Llovía. El agua surgía a chorros de las gárgolas, desde el techo del corredor del claustro hacia el jardín descubierto del centro. La priora Joan recibió al prior y se lo agradeció con rígida cortesía. Adelia llevó su capa mojada a la cocina para que se secara.

Cuando regresó, el prior Geoffrey estaba solo.

– Pobre mujer. Cree que trato de robarle los huesos del pequeño Peter aprovechándome de su situación.

– ¿Estáis bien, prior? -preguntó Adelia, contenta de verlo.

– Muy bien -repuso, guiñándole un ojo-. Por ahora todo funciona correctamente.
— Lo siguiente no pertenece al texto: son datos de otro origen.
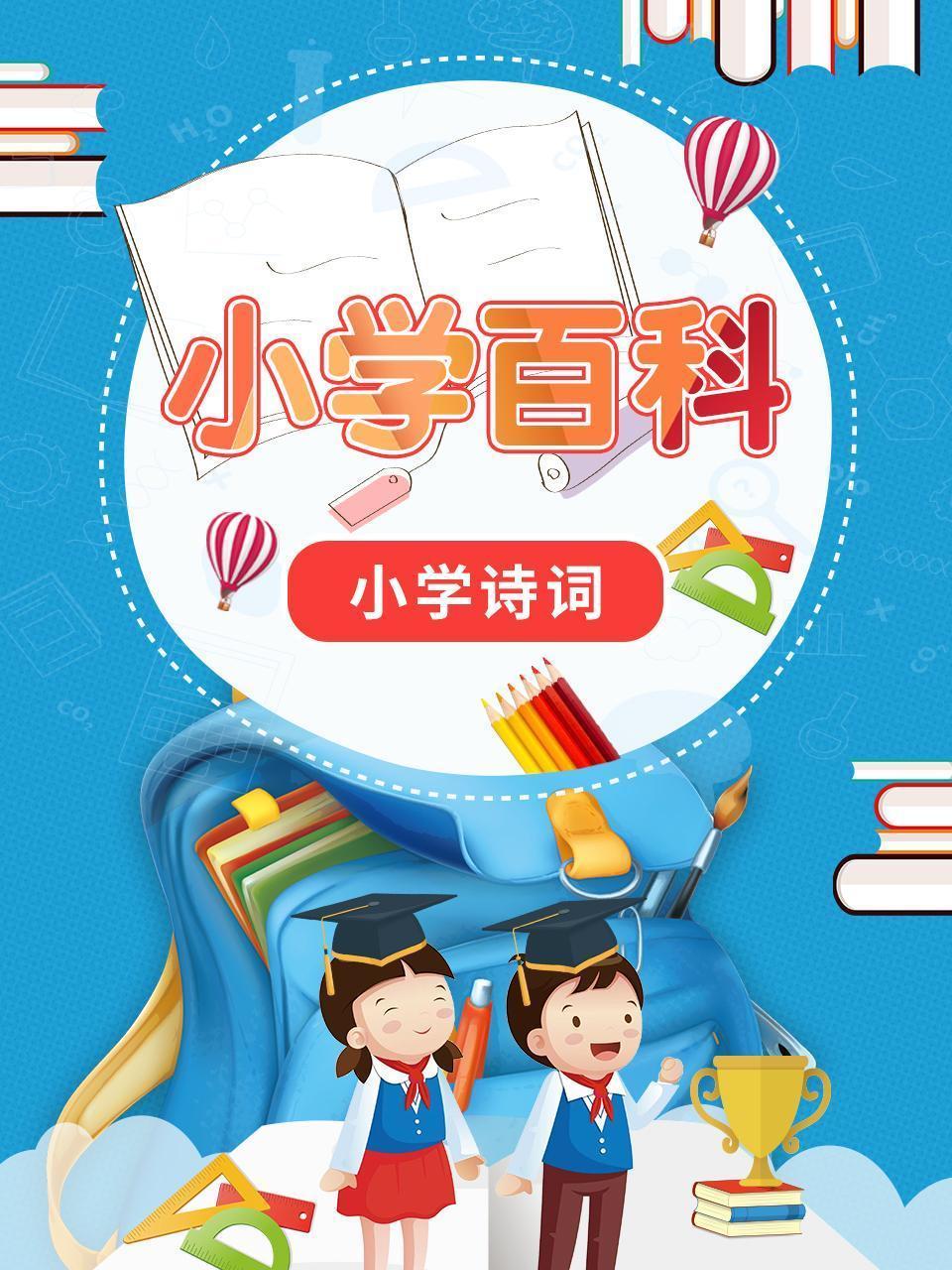小学百科  小学诗词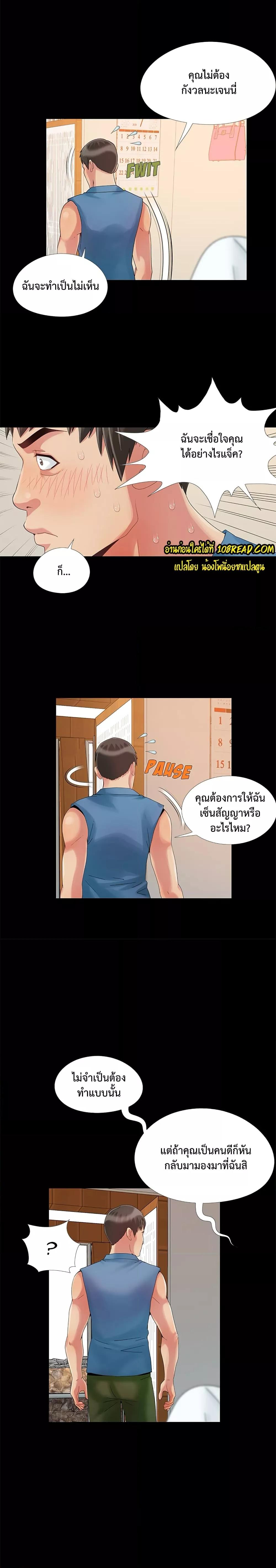 Doujin-Lc- อ่าน โดจิน มังฮวา เกาหลี ญี่ปุ่น จีน แปลไทย Sleepy Town Escapades ตอนที่ 1 2 3 4 5 6 7 8 9 10 11 12 13 14 ฟรี ไม่มีโฆษณา อ่าน โดจิน Manhwa เกาหลี ญี่ปุ่น จีน เรามีครบ คัดมาให้เน้นๆ โดจิน 18+ รับประกันความฟินโดย  Doujin Lc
Estaba más delgado, su aspecto era más saludable. Eso la tranquilizó y también la misión que había traído al prior al convento.

– Los pecados parecen ser insignificantes, salvo para ellas -explicó la doctora, refiriéndose a las monjas. En los momentos más terribles, cuando se creían al borde de la muerte, había escuchado las razones por las cuales la mayoría de sus pacientes se sentían merecedoras del pavoroso fuego del infierno-. La hermana Walburga se había comido un trozo del embutido que llevaba a las anacoretas, pero a juzgar por su aflicción se diría que la mujer era una combinación de jinete del Apocalipsis y meretriz de Babilonia.

De hecho, Adelia ya había desestimado las acusaciones del hermano Gilbert en relación con la conducta de las monjas. Un médico conocía muchos secretos de un paciente gravemente enfermo y ella había descubierto que esas mujeres podían ser chapuceras, indisciplinadas, en su mayoría iletradas -defectos que ella adjudicaba a la negligencia de su priora-, pero no inmorales.

– Se reconciliará a través de Cristo -dijo solemnemente el prior Geoffrey.

Cuando terminó de confesar a las monjas de la planta baja, ya había oscurecido. Adelia lo esperaba delante de la celda de la hermana Verónica, al final de la fila, para iluminarle el camino hacia las celdas superiores.

– He dado a la hermana Odilia la extremaunción -anunció el religioso.

– Prior, aún tengo esperanzas de salvarla.

El religioso le dio una palmada en el hombro.

– No lo creo, salvo que pudierais realizar milagros, hija. -El prior miró hacia la celda que acababa de abandonar-. Temo por la hermana Verónica.

– Yo también.

La joven monja estaba más enferma de lo esperado.

– La confesión no ha aliviado a esa niña del sentimiento de haber pecado -manifestó el prior Geoffrey-. Ésa es, posiblemente, la cruz que cargan las almas puras como la suya. Temen demasiado a Dios. Para Verónica, la sangre de nuestro Señor todavía está húmeda.

Adelia acompañó al prior mientras subía, quejoso, los peldaños, resbaladizos a causa de la lluvia. Entonces regresó hasta la celda de Odilia. La enfermera llevaba días tendida en la cama. Con sus manos nudosas, teñidas de turba, se esforzaba por apartar las sábanas. Adelia volvió a cubrirla, secó el óleo que le resbalaba por la frente y trató de que comiera un poco de la gelatina de ternera de Gyltha. La anciana apretó los labios.